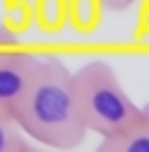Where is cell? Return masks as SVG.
<instances>
[{
    "label": "cell",
    "mask_w": 149,
    "mask_h": 152,
    "mask_svg": "<svg viewBox=\"0 0 149 152\" xmlns=\"http://www.w3.org/2000/svg\"><path fill=\"white\" fill-rule=\"evenodd\" d=\"M39 58L41 56L29 51H17V46L0 53V109L12 111L17 106L36 72Z\"/></svg>",
    "instance_id": "3957f363"
},
{
    "label": "cell",
    "mask_w": 149,
    "mask_h": 152,
    "mask_svg": "<svg viewBox=\"0 0 149 152\" xmlns=\"http://www.w3.org/2000/svg\"><path fill=\"white\" fill-rule=\"evenodd\" d=\"M132 3H135V0H103V7H106L108 12H123V10H127Z\"/></svg>",
    "instance_id": "30bf717a"
},
{
    "label": "cell",
    "mask_w": 149,
    "mask_h": 152,
    "mask_svg": "<svg viewBox=\"0 0 149 152\" xmlns=\"http://www.w3.org/2000/svg\"><path fill=\"white\" fill-rule=\"evenodd\" d=\"M17 44H20V36L12 34L3 22H0V51H7V48H14Z\"/></svg>",
    "instance_id": "9c48e42d"
},
{
    "label": "cell",
    "mask_w": 149,
    "mask_h": 152,
    "mask_svg": "<svg viewBox=\"0 0 149 152\" xmlns=\"http://www.w3.org/2000/svg\"><path fill=\"white\" fill-rule=\"evenodd\" d=\"M34 24L53 36L67 27V0H34Z\"/></svg>",
    "instance_id": "8992f818"
},
{
    "label": "cell",
    "mask_w": 149,
    "mask_h": 152,
    "mask_svg": "<svg viewBox=\"0 0 149 152\" xmlns=\"http://www.w3.org/2000/svg\"><path fill=\"white\" fill-rule=\"evenodd\" d=\"M3 24L22 36L34 24V0H5L3 3Z\"/></svg>",
    "instance_id": "ba28073f"
},
{
    "label": "cell",
    "mask_w": 149,
    "mask_h": 152,
    "mask_svg": "<svg viewBox=\"0 0 149 152\" xmlns=\"http://www.w3.org/2000/svg\"><path fill=\"white\" fill-rule=\"evenodd\" d=\"M31 150L29 135L22 130L12 111L0 109V152H27Z\"/></svg>",
    "instance_id": "52a82bcc"
},
{
    "label": "cell",
    "mask_w": 149,
    "mask_h": 152,
    "mask_svg": "<svg viewBox=\"0 0 149 152\" xmlns=\"http://www.w3.org/2000/svg\"><path fill=\"white\" fill-rule=\"evenodd\" d=\"M103 0H67V24L77 34H94L103 22Z\"/></svg>",
    "instance_id": "5b68a950"
},
{
    "label": "cell",
    "mask_w": 149,
    "mask_h": 152,
    "mask_svg": "<svg viewBox=\"0 0 149 152\" xmlns=\"http://www.w3.org/2000/svg\"><path fill=\"white\" fill-rule=\"evenodd\" d=\"M72 85L87 130L99 133L101 138L123 130L140 113V106L130 99L116 70L106 61H89L74 70Z\"/></svg>",
    "instance_id": "7a4b0ae2"
},
{
    "label": "cell",
    "mask_w": 149,
    "mask_h": 152,
    "mask_svg": "<svg viewBox=\"0 0 149 152\" xmlns=\"http://www.w3.org/2000/svg\"><path fill=\"white\" fill-rule=\"evenodd\" d=\"M99 152H149V104L140 106V113L123 130L101 138Z\"/></svg>",
    "instance_id": "277c9868"
},
{
    "label": "cell",
    "mask_w": 149,
    "mask_h": 152,
    "mask_svg": "<svg viewBox=\"0 0 149 152\" xmlns=\"http://www.w3.org/2000/svg\"><path fill=\"white\" fill-rule=\"evenodd\" d=\"M12 116L29 138L53 150H74L89 133L80 113L72 70L55 56L39 58L36 72L12 109Z\"/></svg>",
    "instance_id": "6da1fadb"
}]
</instances>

- TASK TO CARRY OUT -
Copy everything from the start of the rows above down to and including the line that contains "58L41 56L29 51H17V46L0". Leave the pictures out of your copy.

- RIGHT ANSWER -
Where is cell? Return masks as SVG.
<instances>
[{
    "label": "cell",
    "mask_w": 149,
    "mask_h": 152,
    "mask_svg": "<svg viewBox=\"0 0 149 152\" xmlns=\"http://www.w3.org/2000/svg\"><path fill=\"white\" fill-rule=\"evenodd\" d=\"M39 58L41 56L29 51H17V46L0 53V109L12 111L17 106L36 72Z\"/></svg>",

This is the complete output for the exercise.